The dynamics of such a system has different behaviors on several different time scales. On the smallest time scale \(\mathcal {O}(\omega ^{-1})\), the linear springs show almost-harmonic oscillations with period close to \(\pi /\omega \). On the time scale \(\mathcal {O}(\omega ^{0})\), the motion of the nonlinear springs becomes apparent. On the time scale \(\mathcal {O}(\omega )\), there is slow energy exchange among the stiff springs. An illustration of motion on different time scales can be found in Section XIII.2 in [1].

In our experiments, we aim to obtain stable simulation of the system on a time scale of \(\mathcal {O}(\omega )\) using solvers with \(\Delta t\) on the time scale of \(\mathcal {O}(\omega ^{0})\), i.e., \(\Delta t=1.0\). We will use \(m=3\) (hence the degree of freedom \(d=6\)) and \(\omega =300\). This is a challenging regime because the separation of characteristic time scales is large, i.e., from 1/300 to 300. We will run the algorithms from the initial condition

$$\begin{aligned} \textbf{p}_{\text {init}} = \begin{bmatrix} 0&\sqrt{2}&0&0&0&0 \end{bmatrix}^T, \quad \textbf{q}_{\text {init}} = \begin{bmatrix} \frac{1-\omega ^{-1}}{\sqrt{2}}&\frac{1+\omega ^{-1}}{\sqrt{2}}&0&0&0&0 \end{bmatrix}^T. \end{aligned}$$
(22)

The corresponding energy is

$$\begin{aligned} H(\textbf{p}_{\text {init}},\textbf{q}_{\text {init}}) = 2 + 3\omega ^{-2} + \frac{1}{2}\omega ^{-4}. \end{aligned}$$
(23)

Given a reference solution \(\textbf{u}^{\text {ref}}=\left( \textbf{p}^{\text {ref}}, \textbf{q}^{\text {ref}}\right) \) and a computed solution \(\textbf{u}=\left( \textbf{p},\textbf{q}\right) \), we shall report the trajectory error

$$\begin{aligned} \text {traj err} = \left\Vert \textbf{u}-\textbf{u}^{\text {ref}}\right\Vert = \sqrt{\left\Vert \textbf{p}-\textbf{p}^{\text {ref}}\right\Vert ^2 + \left\Vert \textbf{q}-\textbf{q}^{\text {ref}}\right\Vert ^2}, \end{aligned}$$
(24)

> What is needed: Reproduce verbatim the part of the spring-system passage that begins at the words "The dynamics of" and stops after "XIII.2 in [1].". The listing comes from a different source than the spring-system passage.

> Recorded information:
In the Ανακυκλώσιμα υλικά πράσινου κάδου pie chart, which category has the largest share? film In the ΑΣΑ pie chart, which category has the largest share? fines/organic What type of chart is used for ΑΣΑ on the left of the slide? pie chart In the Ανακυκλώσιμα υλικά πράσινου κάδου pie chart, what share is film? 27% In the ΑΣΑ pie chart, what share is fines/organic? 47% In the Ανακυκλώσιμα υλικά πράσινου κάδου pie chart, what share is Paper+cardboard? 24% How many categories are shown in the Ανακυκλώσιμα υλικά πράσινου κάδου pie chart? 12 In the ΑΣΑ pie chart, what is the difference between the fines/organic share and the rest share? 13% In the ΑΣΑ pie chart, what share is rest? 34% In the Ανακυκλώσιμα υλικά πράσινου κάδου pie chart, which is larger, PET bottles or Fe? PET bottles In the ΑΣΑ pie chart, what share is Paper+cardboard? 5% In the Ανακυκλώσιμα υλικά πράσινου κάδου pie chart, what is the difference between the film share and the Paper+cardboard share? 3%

> Reply to the exercise:
The dynamics of such a system has different behaviors on several different time scales. On the smallest time scale \(\mathcal {O}(\omega ^{-1})\), the linear springs show almost-harmonic oscillations with period close to \(\pi /\omega \). On the time scale \(\mathcal {O}(\omega ^{0})\), the motion of the nonlinear springs becomes apparent. On the time scale \(\mathcal {O}(\omega )\), there is slow energy exchange among the stiff springs. An illustration of motion on different time scales can be found in Section XIII.2 in [1].